Fig 1. Study Pipeline.

Plasma samples preserved in the presence of DMSO were pooled as described in Materials and Methods. Exosome pellets were obtained by differential centrifugation and removal of contaminant plasma proteins was improved by the use of sucrose gradient. Density fractions in the range (1,07–1,20 ± 0.02) g/ml were further processed for the label-free quantitative (LFQ) proteomics analyses by Liquid-Chromatography Tandem Mass Spectrometry (LC-MS/MS). Identified proteins quantified in at least two replicas (AP, IP) were submitted to hierarchical clustering, and those with Protein Abundance Profiles (PAPs) showing Pearson correlation R ≥ 0.7 (p ≤ 0.05) were selected (APs, IPs) for complete clustering, which included non-filtered control sample proteins (Ctr). Potential biomarkers belonging to E. granulosus were specifically identified in clusters of APs or IPs.

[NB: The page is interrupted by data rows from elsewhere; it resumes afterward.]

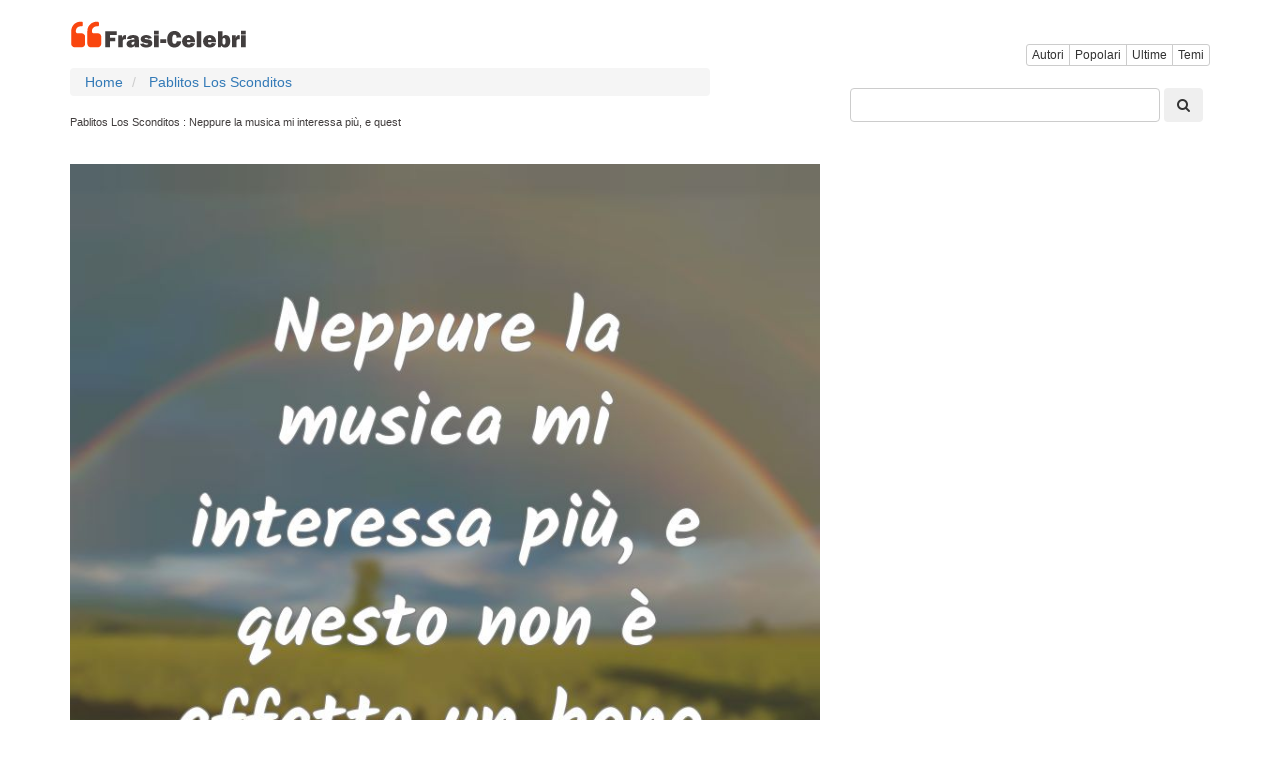

--- FILE ---
content_type: text/html; charset=utf-8
request_url: https://www.google.com/recaptcha/api2/aframe
body_size: 268
content:
<!DOCTYPE HTML><html><head><meta http-equiv="content-type" content="text/html; charset=UTF-8"></head><body><script nonce="u-u-vR4CEDLZM3QtgWIDww">/** Anti-fraud and anti-abuse applications only. See google.com/recaptcha */ try{var clients={'sodar':'https://pagead2.googlesyndication.com/pagead/sodar?'};window.addEventListener("message",function(a){try{if(a.source===window.parent){var b=JSON.parse(a.data);var c=clients[b['id']];if(c){var d=document.createElement('img');d.src=c+b['params']+'&rc='+(localStorage.getItem("rc::a")?sessionStorage.getItem("rc::b"):"");window.document.body.appendChild(d);sessionStorage.setItem("rc::e",parseInt(sessionStorage.getItem("rc::e")||0)+1);localStorage.setItem("rc::h",'1768727553488');}}}catch(b){}});window.parent.postMessage("_grecaptcha_ready", "*");}catch(b){}</script></body></html>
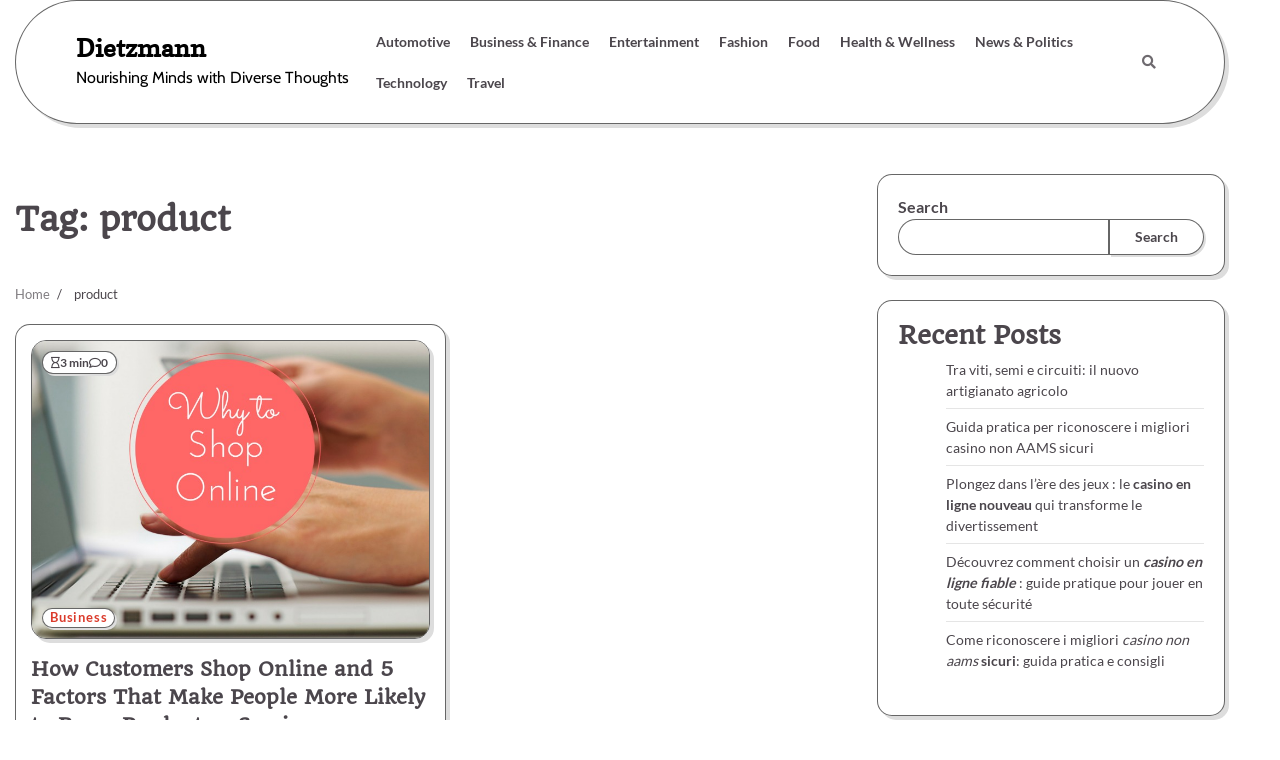

--- FILE ---
content_type: text/css
request_url: https://dietzmann.net/wp-content/themes/polished-blog/style.css?ver=1.0.2
body_size: 875
content:
/*!
Theme Name: Polished Blog
Theme URI: https://adorethemes.com/downloads/polished-blog/
Author: Adore Themes
Author URI: https://adorethemes.com/
Description: Polished Blog is a minimalist and lightweight WordPress theme designed for creating professional blogging websites. The theme has a clean design and is ideal for various blog types, such as fashion, lifestyle, travel, food, and photography. Polished Blog is mobile-friendly and cross-browser compatible, making it accessible across various devices and screen sizes. The theme is also translation-ready, allowing you to create blogs in any language. Overall, Polished Blog offers a user-friendly interface, modern and creative design, and range of features suitable for building engaging and unique blog websites. Live preview : https://demo.adorethemes.com/polished-blog/
Version: 1.0.2
Requires at least: 5.0
Requires PHP: 7.4
Tested up to: 6.8
License: GNU General Public License v3 or later
License URI: http://www.gnu.org/licenses/gpl-3.0.html
Template: glowing-blog
Text Domain: polished-blog
Tags: custom-background, custom-header, custom-logo, custom-menu, featured-images, footer-widgets, left-sidebar, right-sidebar, blog, one-column, portfolio, photography, theme-options, threaded-comments, translation-ready

This theme, like WordPress, is licensed under the GPL.
Use it to make something cool, have fun, and share what you've learned.

Polished Blog is based on Underscores https://underscores.me/, (C) 2012-2020 Automattic, Inc.
Underscores is distributed under the terms of the GNU GPL v2 or later.

Normalizing styles have been helped along thanks to the fine work of
Nicolas Gallagher and Jonathan Neal https://necolas.github.io/normalize.css/

*/

/* Root
	========================================================================== */
	:root {
		--body-background: #ffffff;
		--post-item-background: #ffffff;
		--glow-box-shadow-color: #dddddd;
	}

/* Start Banner Section
--------------------------------------------- */

.banner-section .banner-section-wrapper.style-2 .slick-dots {
	margin-top: 20px;
}
.banner-section .banner-section-wrapper.style-2 .slick-list{
	margin-inline: -15px;
}
.banner-section .banner-section-wrapper.style-2 .slick-slide{
	padding-inline: 15px;
	padding-block-end: 5px;
}

/* End Banner Section
--------------------------------------------- */

/* Archive grid layout
--------------------------------------------- */

/* grid layout */
.theme-archive-layout.grid-layout {
	display: flex;
	flex-wrap: wrap;
	margin-inline: -15px;
}


@media (min-width: 576px) {
	.theme-archive-layout.grid-layout article {
		width: 100%;
	}
}

@media (min-width: 768px) {
	.theme-archive-layout.grid-layout article {
		width: 50%;
	}
}

@media (min-width: 992px) {
	.theme-archive-layout.grid-layout article {
		width: 33.33%;
	}
}

@media (min-width: 992px) {
	.theme-archive-layout.grid-layout.grid-column-3 article {
		width: 33.33%;
	}
}

.theme-archive-layout.grid-layout article {
	padding-inline: 15px;
	margin: 0;
	margin-bottom: 30px;
}

.theme-archive-layout.grid-layout article:not(.has-post-thumbnail) .post-item {
	padding: 15px;
}
.theme-archive-layout.grid-layout article:not(.has-post-thumbnail) .post-item .post-item-image{
	box-shadow: unset;
    border: unset;
    overflow: visible;
}
.theme-archive-layout.grid-layout article:not(.has-post-thumbnail) .read-time-comment {
	padding-block: 5px;
	padding-inline: 0;
}
.theme-archive-layout.grid-layout article:not(.has-post-thumbnail) .post-item .post-item-image .entry-cat {
	position: unset;
	padding: 0;
}

/* grid layout */

@media (min-width: 576px) {
	.theme-archive-layout.grid-layout article {
		width: 100%;
	}
}

@media (min-width: 768px) {
	.theme-archive-layout.grid-layout article {
		width: 50%;
	}
}

@media (min-width: 992px) {
	.theme-archive-layout.grid-layout article {
		width: 33.33%;
	}
}

@media (min-width: 992px) {
	.theme-archive-layout.grid-layout.grid-column-2 article {
		width: 50%;
	}
}

@media (min-width: 992px) {
	.theme-archive-layout.grid-layout.grid-column-3 article {
		width: 33.33%;
	}
}

/* Override pagination CSS
--------------------------------------------- */
nav.navigation.pagination {
	display: block !important;
}

/* Pagination CSS
--------------------------------------------- */
nav.navigation.pagination .nav-links span, nav.navigation.pagination .nav-links a {
	border-radius: 5px;
	box-shadow: var(--glow-small-shadow);
	background-color: var(--post-item-background);
}

--- FILE ---
content_type: text/javascript
request_url: https://dietzmann.net/wp-content/themes/polished-blog/assets/js/custom.min.js?ver=1.0.2
body_size: 39
content:
jQuery(function(e){if(e("body").hasClass("floating-header")){let o=document.querySelector(".adore-header");var a=0;window.onscroll=function(){window.pageYOffset>200?(o.classList.add("fix-header"),setTimeout(function(){var o=e(window).scrollTop();o>a+30?e("body").removeClass("scroll-up"):o<a-30&&e("body").addClass("scroll-up"),a=o},1e3)):o.classList.remove("fix-header")},e(window).on("load resize",function(){e(document).ready(function(){var o=e(".bottom-header-part").height();e(".bottom-header-outer-wrapper").css("min-height",o+"px")})})}e(".banner-section-wrapper.style-2").slick({autoplay:!1,autoplaySpeed:3e3,dots:!0,arrows:!0,adaptiveHeight:!0,slidesToShow:3,nextArrow:'<button class="adore-arrow slide-next fas fa-angle-right"></button>',prevArrow:'<button class="adore-arrow slide-prev fas fa-angle-left"></button>',responsive:[{breakpoint:769,settings:{arrows:!1}},{breakpoint:600,settings:{slidesToShow:2}},{breakpoint:480,settings:{slidesToShow:1}}]})});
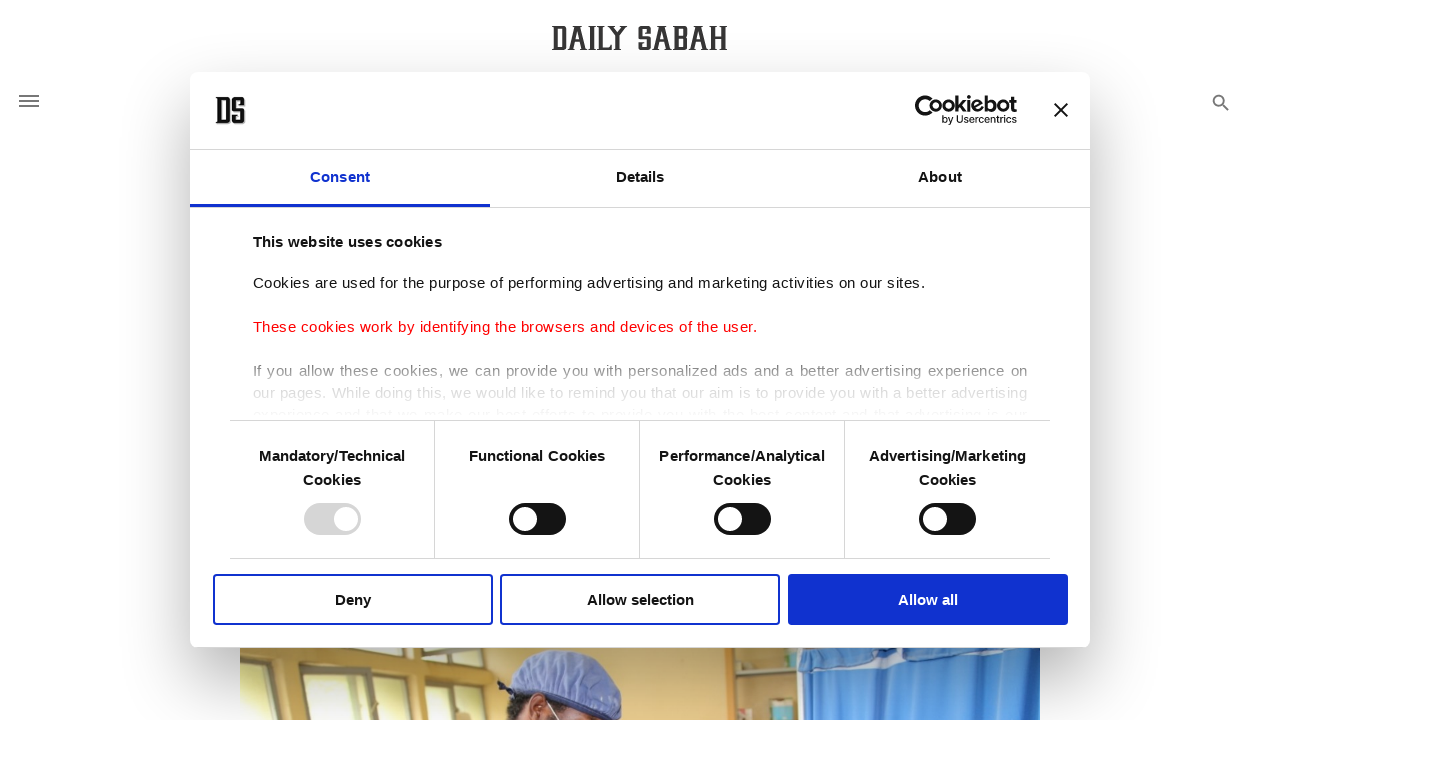

--- FILE ---
content_type: text/html; charset=UTF-8
request_url: https://www.dailysabah.com/article_count/132555
body_size: -85
content:
Article Id: 132555- Visit_count: 1</br>counter_mod: 10<br> mod: 1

Human proteins in APs and IPs (APhs, IPhs) were analyzed to obtain the interaction networks of enriched GO Biological Process and Reactome Pathways for each of APhs and IPhs (String Networks); a graph overlying both APhs and IPhs (Dynet graph) was built, which helped distinguishing between shared and specific proteins among the most central nodes. By analysing these outcomes, we could identify central proteins specifically enriched in exosomes from active or inactive CE, such as SFKs and TGF-β in active CE and Cdc42/Rac in inactive CE.